This made me really sit down and think.  I knew I needed to be in the right mind if I wanted to be a present and effective mother.  I needed to get to the bottom of what was making me feel depressed, and then it was like a lightbulb went off.  It was the fact that I was losing myself. I had become so wrapped up in my mommy role that I neglected myself.  All the things I enjoyed doing, I no longer did them.  I couldn’t remember the last time I had watched a Rated-R movie or read a book uninterrupted or even listened to music that was not censored.  This may not seem like such a big deal to you, but I had tailored my life to my children so much that I didn’t leave anything for me.  I left nothing to fill me, and yet I was trying to pour into everyone else. 
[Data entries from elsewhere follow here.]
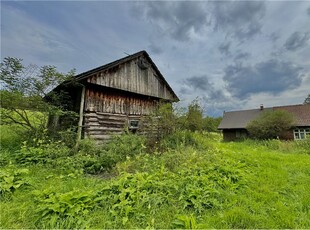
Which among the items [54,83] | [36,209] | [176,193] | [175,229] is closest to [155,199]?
[176,193]

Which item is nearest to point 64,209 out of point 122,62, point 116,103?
point 116,103

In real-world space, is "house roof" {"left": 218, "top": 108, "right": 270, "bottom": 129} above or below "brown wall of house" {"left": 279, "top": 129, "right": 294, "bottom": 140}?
above

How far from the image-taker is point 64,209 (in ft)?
10.2

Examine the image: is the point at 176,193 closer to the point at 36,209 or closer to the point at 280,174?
the point at 36,209

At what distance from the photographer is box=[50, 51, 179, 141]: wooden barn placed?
354 inches

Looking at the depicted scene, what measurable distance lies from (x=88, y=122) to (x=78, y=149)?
1512 millimetres

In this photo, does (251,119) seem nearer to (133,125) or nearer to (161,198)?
(133,125)

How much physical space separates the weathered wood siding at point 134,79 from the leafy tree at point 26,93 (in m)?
1.61

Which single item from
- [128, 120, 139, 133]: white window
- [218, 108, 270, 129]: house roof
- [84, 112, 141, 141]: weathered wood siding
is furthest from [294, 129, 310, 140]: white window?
[84, 112, 141, 141]: weathered wood siding

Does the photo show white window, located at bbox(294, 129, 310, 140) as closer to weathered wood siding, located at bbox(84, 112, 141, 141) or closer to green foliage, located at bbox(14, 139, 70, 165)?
weathered wood siding, located at bbox(84, 112, 141, 141)

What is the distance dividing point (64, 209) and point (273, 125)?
24.7m

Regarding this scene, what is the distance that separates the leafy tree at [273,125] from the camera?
21781 millimetres

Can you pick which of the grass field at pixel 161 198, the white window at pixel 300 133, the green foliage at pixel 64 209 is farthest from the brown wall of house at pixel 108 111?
the white window at pixel 300 133

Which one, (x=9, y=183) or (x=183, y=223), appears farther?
(x=9, y=183)
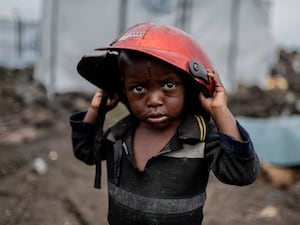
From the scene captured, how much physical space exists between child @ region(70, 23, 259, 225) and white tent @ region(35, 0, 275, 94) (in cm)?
510

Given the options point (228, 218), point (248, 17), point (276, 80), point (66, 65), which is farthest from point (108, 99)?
point (276, 80)

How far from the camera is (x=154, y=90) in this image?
4.08 ft

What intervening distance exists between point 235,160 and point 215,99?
0.66ft

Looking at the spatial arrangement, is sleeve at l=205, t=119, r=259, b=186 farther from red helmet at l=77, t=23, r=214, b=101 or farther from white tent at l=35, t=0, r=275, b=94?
white tent at l=35, t=0, r=275, b=94

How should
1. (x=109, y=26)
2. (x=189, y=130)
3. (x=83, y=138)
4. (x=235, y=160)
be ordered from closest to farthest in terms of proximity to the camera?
1. (x=235, y=160)
2. (x=189, y=130)
3. (x=83, y=138)
4. (x=109, y=26)

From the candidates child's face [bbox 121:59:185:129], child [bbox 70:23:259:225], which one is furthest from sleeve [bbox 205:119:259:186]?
child's face [bbox 121:59:185:129]

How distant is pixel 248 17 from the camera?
7754mm

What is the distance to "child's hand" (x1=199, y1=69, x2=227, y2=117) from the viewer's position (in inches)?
48.9

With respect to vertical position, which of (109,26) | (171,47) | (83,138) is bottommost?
(109,26)

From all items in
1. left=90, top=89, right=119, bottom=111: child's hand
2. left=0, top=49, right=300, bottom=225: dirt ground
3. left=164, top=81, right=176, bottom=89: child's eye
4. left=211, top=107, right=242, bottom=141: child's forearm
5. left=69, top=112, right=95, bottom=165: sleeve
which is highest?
left=164, top=81, right=176, bottom=89: child's eye

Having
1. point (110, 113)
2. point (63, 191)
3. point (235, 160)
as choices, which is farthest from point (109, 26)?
point (235, 160)

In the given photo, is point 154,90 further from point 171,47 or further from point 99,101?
point 99,101

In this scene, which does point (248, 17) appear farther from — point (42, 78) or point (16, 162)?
point (16, 162)

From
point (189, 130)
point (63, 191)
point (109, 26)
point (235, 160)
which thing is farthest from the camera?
point (109, 26)
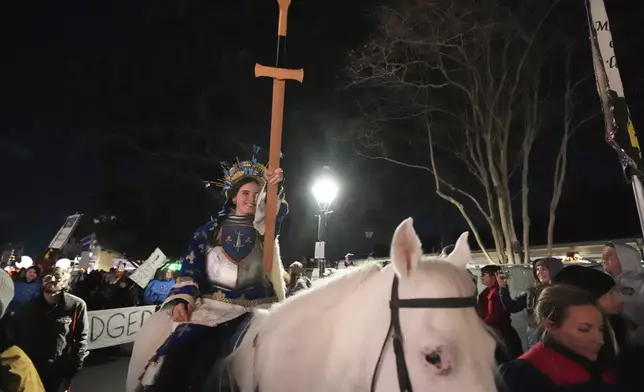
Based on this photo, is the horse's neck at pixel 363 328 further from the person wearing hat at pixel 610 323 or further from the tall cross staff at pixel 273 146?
the person wearing hat at pixel 610 323

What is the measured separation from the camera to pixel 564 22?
11.6m

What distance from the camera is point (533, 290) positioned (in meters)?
5.32

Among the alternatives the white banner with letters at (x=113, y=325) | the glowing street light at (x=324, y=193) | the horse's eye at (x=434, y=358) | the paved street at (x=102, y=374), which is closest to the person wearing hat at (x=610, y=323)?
the horse's eye at (x=434, y=358)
I say this once and I will say this again, I was lowkey thankful for the 2020 lockdown. It blessed me so much because I was able to stop all the daily routines.  There was no getting ready for school and daycare in the morning, and no more going into the office.  Granted, everyone was home, but it left an opening for me to be able to stay up later at night after everyone was sleep and work on Alesha.  I started binge watching shows on Netflix that made me feel good and laugh.  I journaled and started doing bible plans on the bible app.  I started spending time with God and airing my grievances.   I wanted to strengthen my relationship with Him and build myself up again. I needed to find my identity as Alesha again.  Not as a mom or a wife, but as a woman who has interests and desires that do not entail my family. I felt bad for admitting that at first because I thought that would come off as ungrateful, but in order for me to be mentally healthy, I needed to be secure in my own identity. 

After months of doing some self-work, I noticed my mood began to change slightly. I was calmer when dealing with my girls and had more energy to give to them.  Because I was designating time for myself, I was able to refill my cup.  Not only was I intentional about doing things I enjoyed, but I was also intentional about what I chose to take in.  I made sure to read scriptures that were encouraging and uplifting, and that spoke to my situation.  I read books that were entertaining and were hard to put down.  I watched shows and movies that inspired me, and I was also thankful that I had someone to hold me accountable.   If it wasn’t for me having a circle of sisters who prayed for one another and made sure that I was ok, I probably wouldn’t have taken the time to actually recognize and acknowledge that something had to give.  If you don’t have praying friends in your life, get you some!!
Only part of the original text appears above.